• _Recorded information_

= = = =

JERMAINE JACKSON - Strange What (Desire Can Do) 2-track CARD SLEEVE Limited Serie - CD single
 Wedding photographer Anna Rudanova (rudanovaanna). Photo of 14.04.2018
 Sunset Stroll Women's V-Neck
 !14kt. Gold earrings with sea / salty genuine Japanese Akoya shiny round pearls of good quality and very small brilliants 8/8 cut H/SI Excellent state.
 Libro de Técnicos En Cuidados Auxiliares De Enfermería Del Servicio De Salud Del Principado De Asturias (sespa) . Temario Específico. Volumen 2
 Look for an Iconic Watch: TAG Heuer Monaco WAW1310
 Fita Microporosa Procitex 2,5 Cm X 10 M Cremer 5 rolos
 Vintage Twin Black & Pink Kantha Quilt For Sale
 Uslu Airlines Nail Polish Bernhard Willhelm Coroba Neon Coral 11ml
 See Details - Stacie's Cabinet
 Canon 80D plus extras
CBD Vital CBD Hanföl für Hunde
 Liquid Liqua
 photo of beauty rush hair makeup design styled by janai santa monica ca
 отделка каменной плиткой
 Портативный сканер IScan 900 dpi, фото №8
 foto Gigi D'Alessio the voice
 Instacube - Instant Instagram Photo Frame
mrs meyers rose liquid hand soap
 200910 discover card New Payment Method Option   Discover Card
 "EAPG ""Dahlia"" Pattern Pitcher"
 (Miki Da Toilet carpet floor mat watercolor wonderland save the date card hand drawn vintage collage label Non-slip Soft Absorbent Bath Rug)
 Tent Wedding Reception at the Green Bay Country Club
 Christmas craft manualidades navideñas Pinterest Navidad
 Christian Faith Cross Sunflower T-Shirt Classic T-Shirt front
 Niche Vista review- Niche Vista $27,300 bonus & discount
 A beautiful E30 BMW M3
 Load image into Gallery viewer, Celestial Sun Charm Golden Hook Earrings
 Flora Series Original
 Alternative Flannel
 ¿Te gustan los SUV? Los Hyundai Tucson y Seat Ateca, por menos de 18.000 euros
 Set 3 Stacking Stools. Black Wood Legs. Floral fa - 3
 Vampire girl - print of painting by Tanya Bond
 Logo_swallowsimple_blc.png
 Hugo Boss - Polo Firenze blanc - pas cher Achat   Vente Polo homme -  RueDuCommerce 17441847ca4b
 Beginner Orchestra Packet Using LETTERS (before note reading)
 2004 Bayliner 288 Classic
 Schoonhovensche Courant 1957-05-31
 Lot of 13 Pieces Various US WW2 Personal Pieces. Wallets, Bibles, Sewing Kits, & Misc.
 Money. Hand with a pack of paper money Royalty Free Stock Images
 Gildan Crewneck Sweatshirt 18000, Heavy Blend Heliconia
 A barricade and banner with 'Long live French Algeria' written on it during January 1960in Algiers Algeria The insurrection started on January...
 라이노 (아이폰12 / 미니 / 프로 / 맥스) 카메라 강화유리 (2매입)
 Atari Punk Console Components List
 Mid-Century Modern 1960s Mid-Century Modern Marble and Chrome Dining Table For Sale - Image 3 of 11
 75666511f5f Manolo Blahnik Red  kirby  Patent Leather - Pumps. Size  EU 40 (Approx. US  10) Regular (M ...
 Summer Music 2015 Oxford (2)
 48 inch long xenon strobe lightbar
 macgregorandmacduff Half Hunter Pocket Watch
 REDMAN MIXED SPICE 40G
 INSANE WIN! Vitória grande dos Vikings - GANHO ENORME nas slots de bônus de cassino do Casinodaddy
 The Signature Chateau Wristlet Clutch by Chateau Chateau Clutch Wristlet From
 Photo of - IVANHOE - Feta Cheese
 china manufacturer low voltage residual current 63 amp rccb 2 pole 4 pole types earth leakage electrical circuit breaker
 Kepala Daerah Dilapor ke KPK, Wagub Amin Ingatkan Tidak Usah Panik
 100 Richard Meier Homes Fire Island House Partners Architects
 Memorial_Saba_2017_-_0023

= = = =

• _Assigned task_
For this exercise, please output exactly the lines above starting at the line with "Instacube - Instant Instagram Photo Frame" and ending at the line with "INSANE WIN! Vitória", ends included.

• _Result of this task_
 Instacube - Instant Instagram Photo Frame
mrs meyers rose liquid hand soap
 200910 discover card New Payment Method Option   Discover Card
 "EAPG ""Dahlia"" Pattern Pitcher"
 (Miki Da Toilet carpet floor mat watercolor wonderland save the date card hand drawn vintage collage label Non-slip Soft Absorbent Bath Rug)
 Tent Wedding Reception at the Green Bay Country Club
 Christmas craft manualidades navideñas Pinterest Navidad
 Christian Faith Cross Sunflower T-Shirt Classic T-Shirt front
 Niche Vista review- Niche Vista $27,300 bonus & discount
 A beautiful E30 BMW M3
 Load image into Gallery viewer, Celestial Sun Charm Golden Hook Earrings
 Flora Series Original
 Alternative Flannel
 ¿Te gustan los SUV? Los Hyundai Tucson y Seat Ateca, por menos de 18.000 euros
 Set 3 Stacking Stools. Black Wood Legs. Floral fa - 3
 Vampire girl - print of painting by Tanya Bond
 Logo_swallowsimple_blc.png
 Hugo Boss - Polo Firenze blanc - pas cher Achat   Vente Polo homme -  RueDuCommerce 17441847ca4b
 Beginner Orchestra Packet Using LETTERS (before note reading)
 2004 Bayliner 288 Classic
 Schoonhovensche Courant 1957-05-31
 Lot of 13 Pieces Various US WW2 Personal Pieces. Wallets, Bibles, Sewing Kits, & Misc.
 Money. Hand with a pack of paper money Royalty Free Stock Images
 Gildan Crewneck Sweatshirt 18000, Heavy Blend Heliconia
 A barricade and banner with 'Long live French Algeria' written on it during January 1960in Algiers Algeria The insurrection started on January...
 라이노 (아이폰12 / 미니 / 프로 / 맥스) 카메라 강화유리 (2매입)
 Atari Punk Console Components List
 Mid-Century Modern 1960s Mid-Century Modern Marble and Chrome Dining Table For Sale - Image 3 of 11
 75666511f5f Manolo Blahnik Red  kirby  Patent Leather - Pumps. Size  EU 40 (Approx. US  10) Regular (M ...
 Summer Music 2015 Oxford (2)
 48 inch long xenon strobe lightbar
 macgregorandmacduff Half Hunter Pocket Watch
 REDMAN MIXED SPICE 40G
 INSANE WIN! Vitória grande dos Vikings - GANHO ENORME nas slots de bônus de cassino do Casinodaddy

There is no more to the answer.